• [DIRECTIONS]: Every line between the top of the data below and the line with "order: Squamata", both ends included, must be retyped exactly.

DATA FOR THIS EXERCISE START

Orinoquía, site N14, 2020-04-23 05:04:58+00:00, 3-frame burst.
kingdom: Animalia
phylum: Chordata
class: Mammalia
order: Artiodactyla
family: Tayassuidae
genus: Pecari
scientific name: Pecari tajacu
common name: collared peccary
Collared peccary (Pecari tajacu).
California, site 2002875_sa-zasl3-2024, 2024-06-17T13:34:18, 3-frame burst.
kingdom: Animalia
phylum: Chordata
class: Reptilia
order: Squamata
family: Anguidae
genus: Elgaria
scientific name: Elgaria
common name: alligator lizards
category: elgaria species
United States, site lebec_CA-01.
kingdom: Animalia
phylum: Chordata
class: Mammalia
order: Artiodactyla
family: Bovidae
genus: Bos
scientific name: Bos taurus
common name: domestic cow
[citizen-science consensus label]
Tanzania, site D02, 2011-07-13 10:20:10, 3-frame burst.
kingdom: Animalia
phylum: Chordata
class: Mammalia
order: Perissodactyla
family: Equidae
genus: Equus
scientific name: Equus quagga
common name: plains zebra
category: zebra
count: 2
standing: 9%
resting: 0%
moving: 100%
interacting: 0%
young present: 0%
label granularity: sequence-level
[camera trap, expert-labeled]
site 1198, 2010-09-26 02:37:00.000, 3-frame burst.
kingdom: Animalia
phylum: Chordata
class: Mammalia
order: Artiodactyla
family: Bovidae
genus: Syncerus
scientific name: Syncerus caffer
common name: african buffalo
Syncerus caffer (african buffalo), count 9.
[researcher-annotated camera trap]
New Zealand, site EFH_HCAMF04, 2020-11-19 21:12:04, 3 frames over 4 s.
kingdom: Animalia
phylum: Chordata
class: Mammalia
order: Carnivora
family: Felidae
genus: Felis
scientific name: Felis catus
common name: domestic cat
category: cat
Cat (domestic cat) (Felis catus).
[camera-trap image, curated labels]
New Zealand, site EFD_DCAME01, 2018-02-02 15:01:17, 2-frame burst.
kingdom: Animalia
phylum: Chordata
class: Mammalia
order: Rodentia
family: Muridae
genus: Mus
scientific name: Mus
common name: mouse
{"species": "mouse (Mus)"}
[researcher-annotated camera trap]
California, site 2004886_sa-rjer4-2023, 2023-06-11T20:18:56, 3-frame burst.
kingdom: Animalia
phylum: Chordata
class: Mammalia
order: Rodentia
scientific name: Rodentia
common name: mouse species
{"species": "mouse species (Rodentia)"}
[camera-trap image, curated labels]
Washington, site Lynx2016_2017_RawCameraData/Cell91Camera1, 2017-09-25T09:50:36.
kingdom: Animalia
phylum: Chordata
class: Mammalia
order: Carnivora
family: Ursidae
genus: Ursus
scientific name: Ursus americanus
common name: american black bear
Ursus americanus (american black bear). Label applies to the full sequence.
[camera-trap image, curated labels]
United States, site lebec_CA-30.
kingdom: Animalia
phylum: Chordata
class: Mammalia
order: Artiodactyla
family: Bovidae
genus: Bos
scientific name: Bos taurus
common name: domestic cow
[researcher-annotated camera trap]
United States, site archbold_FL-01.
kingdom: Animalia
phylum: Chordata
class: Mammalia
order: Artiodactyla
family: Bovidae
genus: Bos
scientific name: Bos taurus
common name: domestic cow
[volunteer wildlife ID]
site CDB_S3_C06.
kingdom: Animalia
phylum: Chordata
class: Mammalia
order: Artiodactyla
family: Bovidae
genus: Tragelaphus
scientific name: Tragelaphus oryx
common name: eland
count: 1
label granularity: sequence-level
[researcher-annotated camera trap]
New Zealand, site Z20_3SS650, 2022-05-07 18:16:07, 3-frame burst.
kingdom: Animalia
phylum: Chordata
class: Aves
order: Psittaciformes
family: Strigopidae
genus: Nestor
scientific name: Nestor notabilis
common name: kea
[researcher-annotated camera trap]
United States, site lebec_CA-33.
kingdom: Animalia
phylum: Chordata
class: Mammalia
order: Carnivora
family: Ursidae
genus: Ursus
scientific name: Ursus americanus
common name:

DATA FOR THIS EXERCISE END

• [SOLUTION TO THE PROBLEM]:
Orinoquía, site N14, 2020-04-23 05:04:58+00:00, 3-frame burst.
kingdom: Animalia
phylum: Chordata
class: Mammalia
order: Artiodactyla
family: Tayassuidae
genus: Pecari
scientific name: Pecari tajacu
common name: collared peccary
Collared peccary (Pecari tajacu).
California, site 2002875_sa-zasl3-2024, 2024-06-17T13:34:18, 3-frame burst.
kingdom: Animalia
phylum: Chordata
class: Reptilia
order: Squamata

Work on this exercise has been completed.